**Task statement**
Your task is to write out exactly the lines from the line containing "Is white canopy" through the end of the records, inclusive at both ends.

**Supplied data**
++++++
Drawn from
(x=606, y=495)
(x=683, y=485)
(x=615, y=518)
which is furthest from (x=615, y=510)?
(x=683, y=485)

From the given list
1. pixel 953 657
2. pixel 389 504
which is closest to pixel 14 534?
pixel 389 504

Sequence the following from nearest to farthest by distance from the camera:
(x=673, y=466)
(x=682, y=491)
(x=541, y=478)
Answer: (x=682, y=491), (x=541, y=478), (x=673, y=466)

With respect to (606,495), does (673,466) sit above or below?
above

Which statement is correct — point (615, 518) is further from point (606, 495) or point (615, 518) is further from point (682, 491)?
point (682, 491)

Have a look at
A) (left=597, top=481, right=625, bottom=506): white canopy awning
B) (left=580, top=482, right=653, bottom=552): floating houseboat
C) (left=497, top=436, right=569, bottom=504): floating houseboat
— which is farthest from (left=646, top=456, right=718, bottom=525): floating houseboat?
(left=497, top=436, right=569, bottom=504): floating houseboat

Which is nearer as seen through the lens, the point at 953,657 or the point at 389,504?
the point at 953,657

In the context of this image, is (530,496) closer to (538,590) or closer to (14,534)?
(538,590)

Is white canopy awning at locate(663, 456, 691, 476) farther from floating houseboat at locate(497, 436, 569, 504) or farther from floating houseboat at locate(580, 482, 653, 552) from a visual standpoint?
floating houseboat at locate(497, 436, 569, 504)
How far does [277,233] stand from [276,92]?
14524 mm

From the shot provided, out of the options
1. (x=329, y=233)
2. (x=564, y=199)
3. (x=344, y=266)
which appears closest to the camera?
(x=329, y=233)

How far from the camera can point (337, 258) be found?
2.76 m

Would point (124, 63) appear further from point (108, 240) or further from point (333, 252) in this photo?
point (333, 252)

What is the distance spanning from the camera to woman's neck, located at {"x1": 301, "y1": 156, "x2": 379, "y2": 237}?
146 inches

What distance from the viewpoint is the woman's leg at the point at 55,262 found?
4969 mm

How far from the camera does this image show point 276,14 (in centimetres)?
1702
++++++
**Complete output**
Is white canopy awning at locate(663, 456, 691, 476) farther from floating houseboat at locate(497, 436, 569, 504) or farther from floating houseboat at locate(580, 482, 653, 552) from a visual standpoint?
floating houseboat at locate(497, 436, 569, 504)
How far does [277,233] stand from [276,92]?
14524 mm

From the shot provided, out of the options
1. (x=329, y=233)
2. (x=564, y=199)
3. (x=344, y=266)
which appears closest to the camera?
(x=329, y=233)

How far from the camera can point (337, 258) be found?
2.76 m

Would point (124, 63) appear further from point (108, 240) or further from point (333, 252) in this photo?
point (333, 252)

What is the distance spanning from the camera to woman's neck, located at {"x1": 301, "y1": 156, "x2": 379, "y2": 237}?
146 inches

What distance from the viewpoint is the woman's leg at the point at 55,262 found?
4969 mm

How far from the camera does this image show point 276,14 (in centimetres)?
1702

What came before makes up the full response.